Uma História de Agressão

29.9.07

O retrato do juiz 


(Conto referido no post anterior)

O pintor olhava o retrato do juiz no cavalete e o seu olhar encontrava o olhar incisivo do retratado, muito firme, muito intenso. Parecia vigiar-lhe cada movimento. Era perturbador. O cliente já devia ter ido buscar o quadro há duas semanas e não havia maneira de aparecer. Júlio começava a ficar impaciente. Não que o dinheiro lhe fizesse muita falta mas o olhar do retrato inquietava-o. Cada vez que o olhava parecia encontrar-lhe novos aspectos fisionómicos. Como se tivesse vida. Era, sem dúvida, das suas obras mais conseguidas.

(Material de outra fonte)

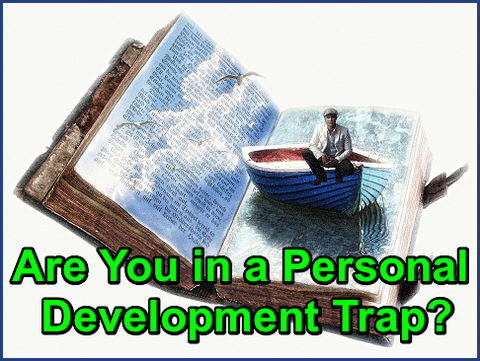 Are You in a Personal Development Trap?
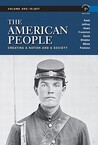 The American People: Creating a Nation and a Society, Concise Edition, Volume 1 (7th Edition)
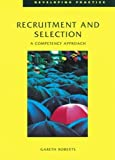 Roberts, Gareth: Recruitment and Selection: A Competency Approach (Developing Practice)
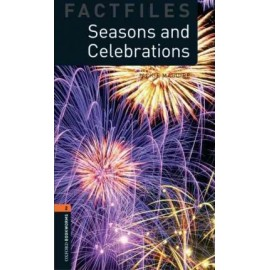 Oxford Bookworms Factfiles: Seasons and Celebrations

Desde novo que, nas suas mãos, as telas se povoavam de figuras, umas cândidas outras austeras, umas históricas outras que podíamos esperar encontrar na rua, representadas com uma naturalidade notável. Manobrava os pincéis com destreza como se já tivesse muitos anos de prática. Quase sempre fazia as misturas das cores na paleta mas, em obras de maior arrebatamento, aplicava as cores puras directamente na tela em empastamentos de força cromática avassaladora.
Com o tempo percebeu que o retrato próprio era das imagens que as pessoas mais prezavam e passou a especializar-se nesse género. Ao seu atelier da rua de S. Paulo em Lisboa acudiam militares, magistrados, catedráticos, políticos. Cavalheiros graves em fundo escuro e damas vistosas em toilettes requintadas nasciam nas suas telas. Os olhares eram sempre inteligentes, a pose sempre nobre e elegante. Ultimamente, a freguesia já não abundava mas Júlio, de sessenta e três anos escorreitos, gostava do que fazia e sentia que podia continuar a trabalhar indefinidamente.
O último cliente fora este juiz. Tinha querido pagar a totalidade do trabalho mas Júlio aceitara apenas metade. O resto seria pago contra a entrega da obra. Era um cliente fácil. Chegava sempre pontualmente às nove da manhã, no seu fato preto impecável, e mantinha-se firme na pose escolhida durante as duas horas da sessão. Era de poucas falas, mesmo no pequeno intervalo que faziam a meio.
O rosto, que era a parte mais delicada e o que dava mais trabalho, foi nascendo mancha a mancha nas carnações da face, pincelada a pincelada nos fartos cabelos grisalhos e nas sobrancelhas rectas e espessas. Ao fim de duas semanas, os olhos vivos e inquisidores do juiz acenderam-se na tela como se fossem reais. Pouco depois, Júlio disse ao cliente que só faltava rematar os fundos e que podia ir buscar o retrato daí a uma semana.
Tinham-se passado três semanas e o juiz não aparecia.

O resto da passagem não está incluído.